Authors
Adriano P. Pontes, Jaqueline Lourdes Rios, Mattie Rijker, Kelly Warmink, Shreya Gudi, Francisco Conceição, Björn Meij, Tim J.M. Welting, Liliana Moreira Teixeira, Jaap Rip, Laura B. Creemers
Keywords
mRNA delivery, Chondrocyte, Organ-on-chip, Knee Joint, Osteoarthritis, OTS mRNA
DOI
https://doi.org/10.1016/j.actbio.2025.06.039
Journal: Acta Biomaterialia
PMID: 40570942
Abstract
Osteoarthritis (OA) is a progressive and degenerative disease of the joints, characterized by inflammation and loss of cartilage. Recently, mRNA therapies have emerged as promising disease-modifying treatments for cartilage repair and regeneration. Poly(amidoamine)-based polymeric nanoparticles (PAA-based NPs) were previously developed for intracellular mRNA delivery in chondrocytes, showing high biocompatibility and transfection efficiency. In this work, we aimed to evaluate this delivery system in models simulating the complex joint environment and in vivo in rat knee joints. For this purpose, cationic uncoated NPs and neutral PEG-coated NPs were formulated to test mRNA delivery in different models: (1) a 2D culture of chondrocytes supplemented with synthetic synovial fluid, (2) a cartilage-on-chip platform, (3) an ex vivo culture of mouse knee joints, and (4) an in vivo OA rat model. In the presence of synovial fluid, the PEG-coated NPs showed favorable physicochemical properties, higher cell uptake and equivalent GFP expression as uncoated NPs in the 2D cell culture. Similar observations were made using the cartilage-on-chip platform. In contrast, both NPs appeared to display cartilage penetration and uptake by tissue-resident chondrocytes in ex vivo joint culture. Upon intra-articular administration in vivo, the PAA-based NPs did not affect cartilage integrity in healthy nor OA rat knee joints, although enhanced synovial inflammation was observed.

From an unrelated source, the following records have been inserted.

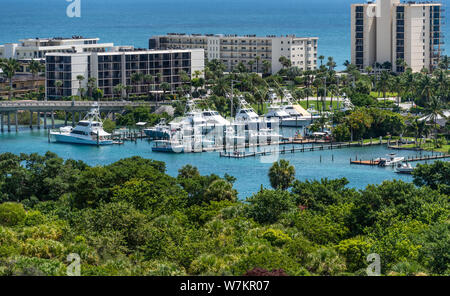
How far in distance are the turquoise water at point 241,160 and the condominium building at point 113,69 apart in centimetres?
1801

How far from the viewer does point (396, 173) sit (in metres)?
65.0

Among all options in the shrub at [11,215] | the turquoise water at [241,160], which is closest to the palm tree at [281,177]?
the turquoise water at [241,160]

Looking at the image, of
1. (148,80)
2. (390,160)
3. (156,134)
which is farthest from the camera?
(148,80)

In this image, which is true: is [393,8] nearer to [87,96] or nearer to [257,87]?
[257,87]

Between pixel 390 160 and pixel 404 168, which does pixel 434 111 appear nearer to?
pixel 390 160

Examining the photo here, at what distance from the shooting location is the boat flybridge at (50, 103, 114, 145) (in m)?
83.2

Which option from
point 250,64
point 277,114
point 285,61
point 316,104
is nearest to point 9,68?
point 277,114

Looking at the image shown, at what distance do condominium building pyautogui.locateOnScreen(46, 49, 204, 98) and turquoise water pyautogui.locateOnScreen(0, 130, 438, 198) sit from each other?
18014 millimetres

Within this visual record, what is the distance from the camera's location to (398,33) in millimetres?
120500

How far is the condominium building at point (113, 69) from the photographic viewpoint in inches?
4104

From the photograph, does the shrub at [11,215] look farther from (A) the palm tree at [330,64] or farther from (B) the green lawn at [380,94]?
(A) the palm tree at [330,64]

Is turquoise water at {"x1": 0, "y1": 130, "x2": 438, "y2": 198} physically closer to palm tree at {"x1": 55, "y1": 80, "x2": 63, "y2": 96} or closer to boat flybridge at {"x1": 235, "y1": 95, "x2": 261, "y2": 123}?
boat flybridge at {"x1": 235, "y1": 95, "x2": 261, "y2": 123}

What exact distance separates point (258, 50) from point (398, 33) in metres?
21.1
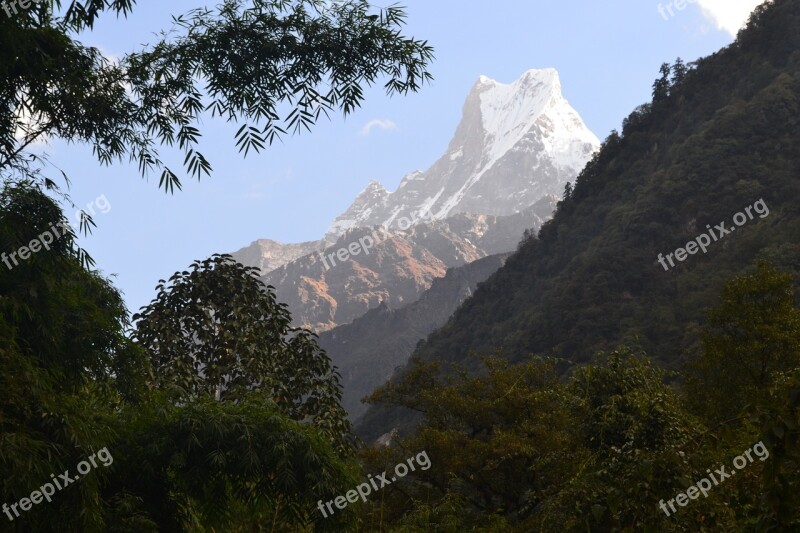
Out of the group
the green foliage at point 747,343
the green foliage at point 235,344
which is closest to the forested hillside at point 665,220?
the green foliage at point 747,343

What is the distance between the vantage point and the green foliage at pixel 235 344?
14.6 metres

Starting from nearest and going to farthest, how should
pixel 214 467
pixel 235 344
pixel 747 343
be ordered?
1. pixel 214 467
2. pixel 235 344
3. pixel 747 343

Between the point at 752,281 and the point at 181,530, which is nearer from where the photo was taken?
the point at 181,530

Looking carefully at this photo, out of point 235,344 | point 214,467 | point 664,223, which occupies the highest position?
point 664,223

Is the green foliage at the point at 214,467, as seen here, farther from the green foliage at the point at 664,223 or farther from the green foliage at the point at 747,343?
the green foliage at the point at 664,223

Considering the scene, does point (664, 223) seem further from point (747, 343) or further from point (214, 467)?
point (214, 467)

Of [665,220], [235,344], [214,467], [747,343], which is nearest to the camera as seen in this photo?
[214,467]

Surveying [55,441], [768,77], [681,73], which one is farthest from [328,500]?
[681,73]

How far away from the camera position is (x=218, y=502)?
A: 751cm

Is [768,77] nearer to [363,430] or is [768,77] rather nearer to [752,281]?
[363,430]

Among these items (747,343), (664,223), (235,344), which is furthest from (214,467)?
(664,223)

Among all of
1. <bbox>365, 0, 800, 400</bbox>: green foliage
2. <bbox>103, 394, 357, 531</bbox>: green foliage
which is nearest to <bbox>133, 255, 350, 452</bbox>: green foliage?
<bbox>103, 394, 357, 531</bbox>: green foliage

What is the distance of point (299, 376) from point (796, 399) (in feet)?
42.3

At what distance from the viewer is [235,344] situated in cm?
1475
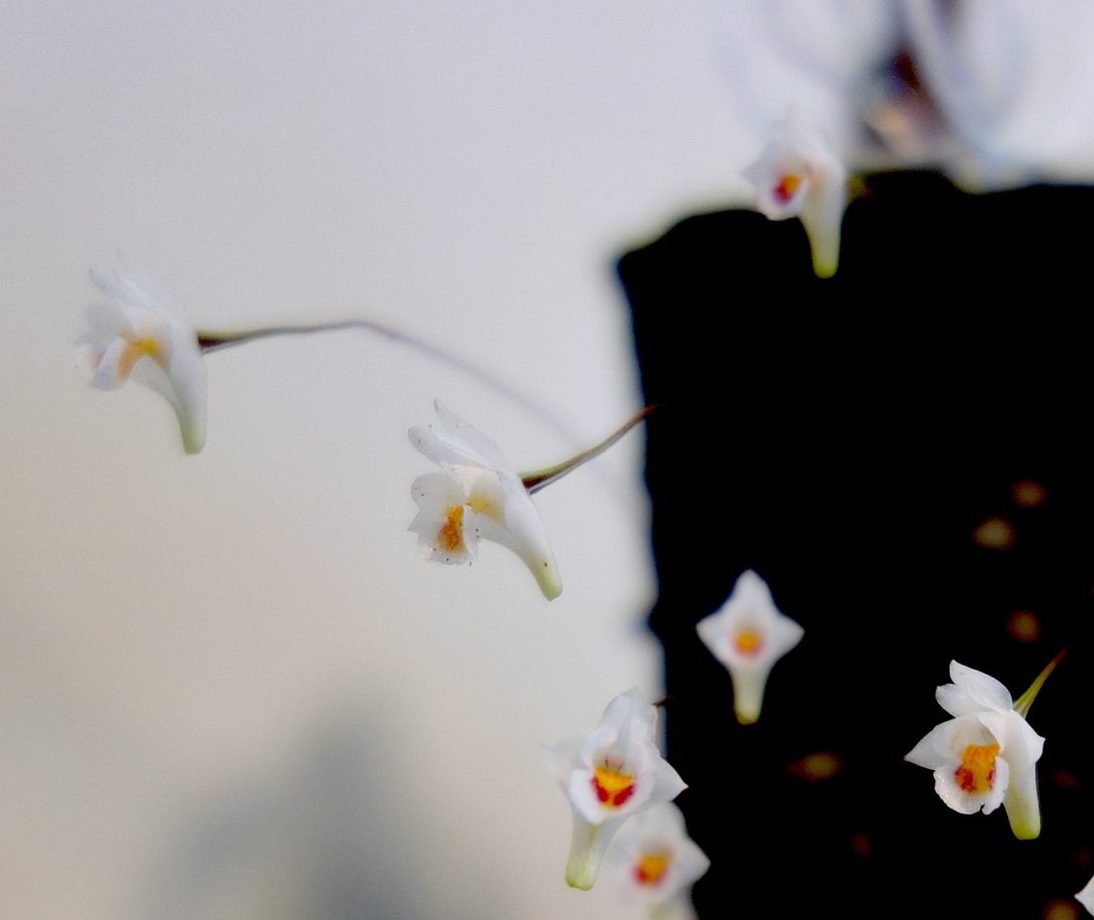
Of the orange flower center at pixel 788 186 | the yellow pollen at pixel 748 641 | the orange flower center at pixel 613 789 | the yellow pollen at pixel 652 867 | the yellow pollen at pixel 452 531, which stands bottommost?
the yellow pollen at pixel 652 867

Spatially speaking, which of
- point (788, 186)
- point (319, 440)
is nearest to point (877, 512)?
point (788, 186)

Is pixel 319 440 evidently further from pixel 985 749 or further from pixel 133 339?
pixel 985 749

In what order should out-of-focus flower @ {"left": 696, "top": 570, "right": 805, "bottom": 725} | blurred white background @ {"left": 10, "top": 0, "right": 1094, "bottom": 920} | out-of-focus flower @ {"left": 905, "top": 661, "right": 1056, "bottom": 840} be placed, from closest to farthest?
out-of-focus flower @ {"left": 905, "top": 661, "right": 1056, "bottom": 840} → out-of-focus flower @ {"left": 696, "top": 570, "right": 805, "bottom": 725} → blurred white background @ {"left": 10, "top": 0, "right": 1094, "bottom": 920}

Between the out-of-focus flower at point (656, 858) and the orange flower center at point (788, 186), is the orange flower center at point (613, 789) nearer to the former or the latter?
the out-of-focus flower at point (656, 858)

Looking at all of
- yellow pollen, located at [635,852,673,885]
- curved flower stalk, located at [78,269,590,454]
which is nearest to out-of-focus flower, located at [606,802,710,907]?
yellow pollen, located at [635,852,673,885]

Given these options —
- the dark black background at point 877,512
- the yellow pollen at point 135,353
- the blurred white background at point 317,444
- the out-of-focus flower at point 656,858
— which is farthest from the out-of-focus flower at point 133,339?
the out-of-focus flower at point 656,858

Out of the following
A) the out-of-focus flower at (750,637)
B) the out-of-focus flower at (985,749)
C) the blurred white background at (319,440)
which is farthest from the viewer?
the blurred white background at (319,440)

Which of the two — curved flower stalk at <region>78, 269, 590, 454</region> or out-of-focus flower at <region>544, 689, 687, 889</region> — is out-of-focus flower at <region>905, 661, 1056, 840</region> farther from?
curved flower stalk at <region>78, 269, 590, 454</region>
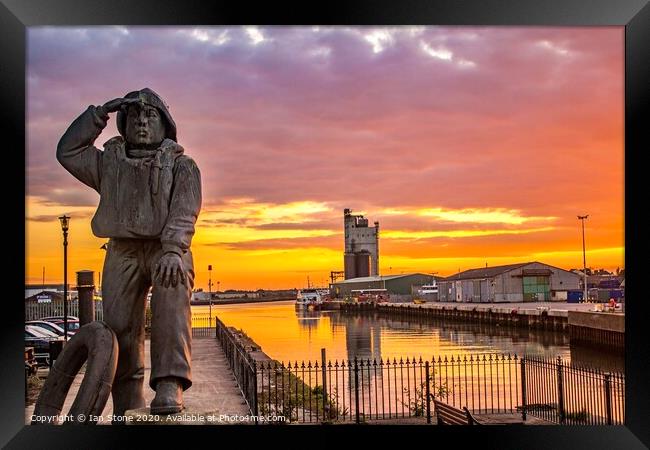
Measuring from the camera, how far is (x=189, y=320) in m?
4.51

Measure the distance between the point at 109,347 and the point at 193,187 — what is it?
107 cm

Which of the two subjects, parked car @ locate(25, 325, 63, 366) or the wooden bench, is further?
parked car @ locate(25, 325, 63, 366)

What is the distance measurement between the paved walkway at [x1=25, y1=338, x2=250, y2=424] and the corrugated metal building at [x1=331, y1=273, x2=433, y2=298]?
53542mm

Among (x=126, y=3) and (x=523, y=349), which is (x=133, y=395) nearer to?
(x=126, y=3)

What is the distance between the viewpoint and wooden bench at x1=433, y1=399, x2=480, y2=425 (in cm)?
538

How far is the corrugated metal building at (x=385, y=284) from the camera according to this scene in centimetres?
6912

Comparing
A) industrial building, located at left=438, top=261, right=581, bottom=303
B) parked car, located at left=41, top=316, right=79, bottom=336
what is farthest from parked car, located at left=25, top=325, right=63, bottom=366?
industrial building, located at left=438, top=261, right=581, bottom=303

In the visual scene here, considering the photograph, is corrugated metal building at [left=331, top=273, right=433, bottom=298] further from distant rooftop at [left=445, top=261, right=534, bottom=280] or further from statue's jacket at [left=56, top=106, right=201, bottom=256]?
statue's jacket at [left=56, top=106, right=201, bottom=256]

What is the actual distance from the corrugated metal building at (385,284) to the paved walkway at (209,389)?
5354 centimetres

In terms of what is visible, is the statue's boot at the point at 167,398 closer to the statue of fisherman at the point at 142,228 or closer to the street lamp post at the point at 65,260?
the statue of fisherman at the point at 142,228

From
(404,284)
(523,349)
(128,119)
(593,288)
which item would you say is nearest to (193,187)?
(128,119)

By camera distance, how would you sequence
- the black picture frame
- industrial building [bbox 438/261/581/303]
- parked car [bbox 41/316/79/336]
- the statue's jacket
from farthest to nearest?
industrial building [bbox 438/261/581/303] → parked car [bbox 41/316/79/336] → the black picture frame → the statue's jacket

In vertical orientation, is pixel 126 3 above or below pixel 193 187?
above

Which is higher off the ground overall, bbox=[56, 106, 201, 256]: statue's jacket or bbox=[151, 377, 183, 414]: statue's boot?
bbox=[56, 106, 201, 256]: statue's jacket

Uncoated NPs showed prolonged retention compared to PEG-coated NPs and higher luciferase expression in OA knee joints than in healthy joints of rats, whereas no difference was found for coated NPs. These results suggest that electrostatic interactions between cationic NPs and the anionic components of the extracellular matrix play a significant role in mRNA delivery to the articular cartilage, and that disease status may affect delivery of nucleic acids dependent on NP properties. In conclusion, PAA-based NPs are a promising platform for intra-articular mRNA delivery in the joints.